Law", and released on September 2, 1998, it found that the new has
triggered "substantial economic and environmental benefits". According
to the study, electric rates will decline by almost 28% by the year 2010 as a
direct result of retail competition and industry restructuring. The DRI, a
conservative report when compared to others, predicts that consumers will save
$470 million in 1998 alone, and increases that estimate to at least $550 million
per year in future years as a result of the new law. Also, the study predicts
the Commonwealth to achieve higher economic output and employment growth
triggered by the estimated $10 billion consumers and businesses will save on
electricity costs.

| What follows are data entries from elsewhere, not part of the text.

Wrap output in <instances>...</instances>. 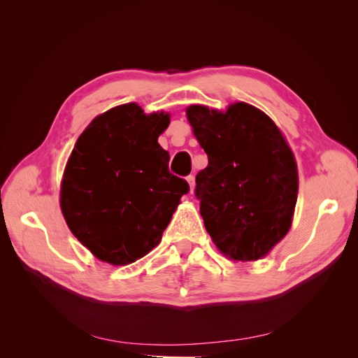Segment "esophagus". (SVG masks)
Wrapping results in <instances>:
<instances>
[{
    "mask_svg": "<svg viewBox=\"0 0 358 358\" xmlns=\"http://www.w3.org/2000/svg\"><path fill=\"white\" fill-rule=\"evenodd\" d=\"M187 182H188V185H189V192H192L194 191V185H196V180H194V176H188Z\"/></svg>",
    "mask_w": 358,
    "mask_h": 358,
    "instance_id": "obj_1",
    "label": "esophagus"
}]
</instances>
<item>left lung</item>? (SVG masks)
I'll return each mask as SVG.
<instances>
[{
    "label": "left lung",
    "mask_w": 358,
    "mask_h": 358,
    "mask_svg": "<svg viewBox=\"0 0 358 358\" xmlns=\"http://www.w3.org/2000/svg\"><path fill=\"white\" fill-rule=\"evenodd\" d=\"M209 164L196 178L204 227L233 262L264 258L291 229L299 194L294 154L263 110L243 101L225 110L187 107Z\"/></svg>",
    "instance_id": "1"
}]
</instances>
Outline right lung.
<instances>
[{"label":"right lung","mask_w":358,"mask_h":358,"mask_svg":"<svg viewBox=\"0 0 358 358\" xmlns=\"http://www.w3.org/2000/svg\"><path fill=\"white\" fill-rule=\"evenodd\" d=\"M170 113L137 103L95 116L64 169L59 206L70 231L100 262L127 266L149 254L189 187L169 171L158 137Z\"/></svg>","instance_id":"right-lung-1"}]
</instances>
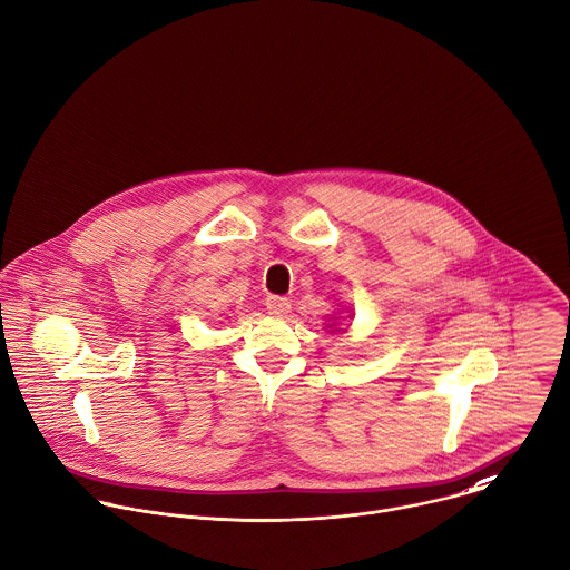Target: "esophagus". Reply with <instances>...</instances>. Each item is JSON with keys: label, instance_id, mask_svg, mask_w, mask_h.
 Here are the masks:
<instances>
[{"label": "esophagus", "instance_id": "1", "mask_svg": "<svg viewBox=\"0 0 570 570\" xmlns=\"http://www.w3.org/2000/svg\"><path fill=\"white\" fill-rule=\"evenodd\" d=\"M265 307H267V312L274 314V316H285L292 305H289V301L283 298V296H269V298L265 301Z\"/></svg>", "mask_w": 570, "mask_h": 570}]
</instances>
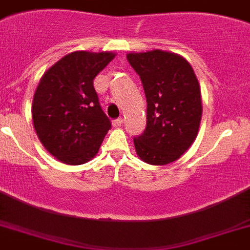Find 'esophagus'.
Masks as SVG:
<instances>
[{"instance_id": "obj_1", "label": "esophagus", "mask_w": 250, "mask_h": 250, "mask_svg": "<svg viewBox=\"0 0 250 250\" xmlns=\"http://www.w3.org/2000/svg\"><path fill=\"white\" fill-rule=\"evenodd\" d=\"M123 125V119L122 118L115 119V121L113 122V125H114V127H119V125Z\"/></svg>"}]
</instances>
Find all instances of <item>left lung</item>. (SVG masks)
I'll use <instances>...</instances> for the list:
<instances>
[{
    "label": "left lung",
    "mask_w": 250,
    "mask_h": 250,
    "mask_svg": "<svg viewBox=\"0 0 250 250\" xmlns=\"http://www.w3.org/2000/svg\"><path fill=\"white\" fill-rule=\"evenodd\" d=\"M143 82L147 103L146 128L133 139L140 159L166 166L181 158L198 136L202 92L194 69L181 55L153 50L127 54Z\"/></svg>",
    "instance_id": "obj_1"
}]
</instances>
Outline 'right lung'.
I'll return each mask as SVG.
<instances>
[{
    "label": "right lung",
    "mask_w": 250,
    "mask_h": 250,
    "mask_svg": "<svg viewBox=\"0 0 250 250\" xmlns=\"http://www.w3.org/2000/svg\"><path fill=\"white\" fill-rule=\"evenodd\" d=\"M114 58L109 51L70 52L41 78L32 104L33 127L44 149L62 163L90 162L110 129L93 79Z\"/></svg>",
    "instance_id": "obj_1"
}]
</instances>
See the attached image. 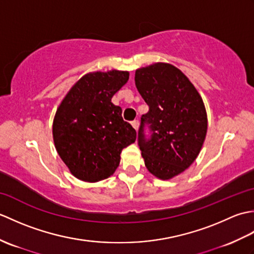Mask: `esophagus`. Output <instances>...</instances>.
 <instances>
[{
  "instance_id": "1",
  "label": "esophagus",
  "mask_w": 254,
  "mask_h": 254,
  "mask_svg": "<svg viewBox=\"0 0 254 254\" xmlns=\"http://www.w3.org/2000/svg\"><path fill=\"white\" fill-rule=\"evenodd\" d=\"M138 126H139V122H138V120H134V121H132V127L135 128V130H137L138 128Z\"/></svg>"
}]
</instances>
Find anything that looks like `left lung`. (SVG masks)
I'll use <instances>...</instances> for the list:
<instances>
[{"label":"left lung","mask_w":254,"mask_h":254,"mask_svg":"<svg viewBox=\"0 0 254 254\" xmlns=\"http://www.w3.org/2000/svg\"><path fill=\"white\" fill-rule=\"evenodd\" d=\"M134 79L148 106L137 132L145 166L159 179H171L189 168L202 148L207 131L203 100L186 75L171 64L138 68Z\"/></svg>","instance_id":"1"}]
</instances>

By 2010, there will be over 60,000 more jobs, a $19.6 billion
gain in consumers' cumulative real discretionary income, and lower price
inflation. All of this forecasting appears to put the law in a favorable light,
but many want to know how it's working now. According to the Massachusetts

Electric Company, its 970,000 customers have saved a total of $67 million on
their electricity bills in the first six months of the new electricity law. On

September 1, savings for the company's customers increased to more than 15%, or
a total savings of $25 million per month, one full year ahead of the required
rate cut. This was due to the company's affiliates selling their power plants.

Therefore, by examining the early results of the new law, along with projections
such as the ones provided by Standard and Poor, one can determine that the
deregulation of the electric industry has been long overdue.